Eram pouco mais de cinco horas e a túmida lua fungoide afundava no oeste quando cheguei cambaleando de volta ao acampamento - sem chapéu, com as roupas em farrapos, o rosto arranhado e ensanguentado e sem a minha lanterna elétrica. A maioria dos homens tinha voltado para a cama, mas o prof. Dyer estava fumando um cachimbo em frente à barraca. Ao ver-me naquele estado resfolegante e quase frenético, tratou de chamar o dr.

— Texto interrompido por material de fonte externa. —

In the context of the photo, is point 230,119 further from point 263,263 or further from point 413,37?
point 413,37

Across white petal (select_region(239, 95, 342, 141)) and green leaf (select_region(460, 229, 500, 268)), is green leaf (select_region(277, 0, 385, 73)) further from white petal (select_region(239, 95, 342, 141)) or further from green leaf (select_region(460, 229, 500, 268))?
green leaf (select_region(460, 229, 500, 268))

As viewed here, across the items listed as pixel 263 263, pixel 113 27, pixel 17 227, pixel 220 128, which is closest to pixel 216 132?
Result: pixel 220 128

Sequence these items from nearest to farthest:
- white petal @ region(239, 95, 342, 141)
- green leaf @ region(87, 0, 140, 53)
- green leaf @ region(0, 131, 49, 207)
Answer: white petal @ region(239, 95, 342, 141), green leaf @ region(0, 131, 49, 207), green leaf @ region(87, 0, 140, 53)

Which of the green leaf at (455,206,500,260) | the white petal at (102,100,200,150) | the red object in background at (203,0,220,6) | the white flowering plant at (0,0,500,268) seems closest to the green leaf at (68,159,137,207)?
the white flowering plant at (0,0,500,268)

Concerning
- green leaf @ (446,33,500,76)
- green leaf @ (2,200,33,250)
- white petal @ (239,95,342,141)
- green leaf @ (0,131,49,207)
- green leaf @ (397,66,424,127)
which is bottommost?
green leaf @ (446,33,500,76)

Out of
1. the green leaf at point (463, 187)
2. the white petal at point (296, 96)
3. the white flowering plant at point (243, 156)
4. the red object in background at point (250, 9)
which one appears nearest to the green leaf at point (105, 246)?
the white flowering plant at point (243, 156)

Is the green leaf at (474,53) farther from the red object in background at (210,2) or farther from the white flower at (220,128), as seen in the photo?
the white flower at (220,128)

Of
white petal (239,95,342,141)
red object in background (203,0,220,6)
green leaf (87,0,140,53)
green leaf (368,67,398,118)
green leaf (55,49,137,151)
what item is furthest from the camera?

Boyle, e os dois puseram-me na cama e cuidaram de mim. Meu filho, despertado pelo burburinho, logo se juntou aos meus colegas; e juntos tentaram fazer com que eu me acalmasse e pegasse no sono.

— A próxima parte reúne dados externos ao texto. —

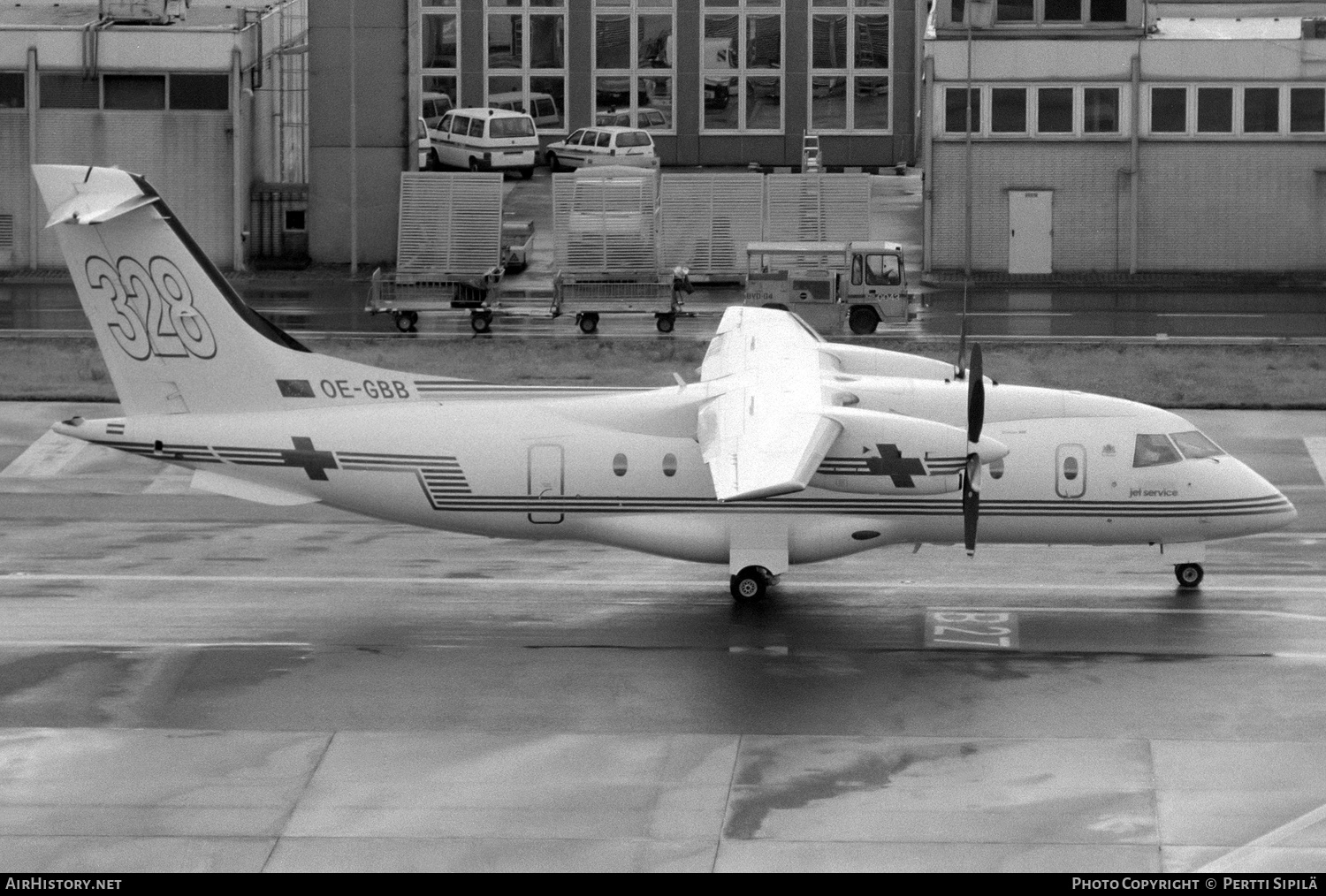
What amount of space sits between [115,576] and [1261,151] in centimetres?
4342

Mas o sono me escapava. Meu estado psicológico era extremamente anômalo - diferente de qualquer outro que houvesse me acometido até então. Depois de algum tempo insisti em falar - e assim expliquei a minha situação em frases elaboradas e nervosas. Disse que eu havia cansado e resolvi me deitar na areia para tirar um cochilo. Segundo meu relato, tive sonhos ainda mais assustadores do que o normal - e quando fui despertado pelas rajadas súbitas os meus nervos não aguentaram. Saí correndo em pânico, tropeçando em pedras parcialmente soterradas e assim reduzindo as minhas roupas a farrapos deploráveis. Devo ter dormido por um bom tempo - o que justificaria as várias horas de ausência.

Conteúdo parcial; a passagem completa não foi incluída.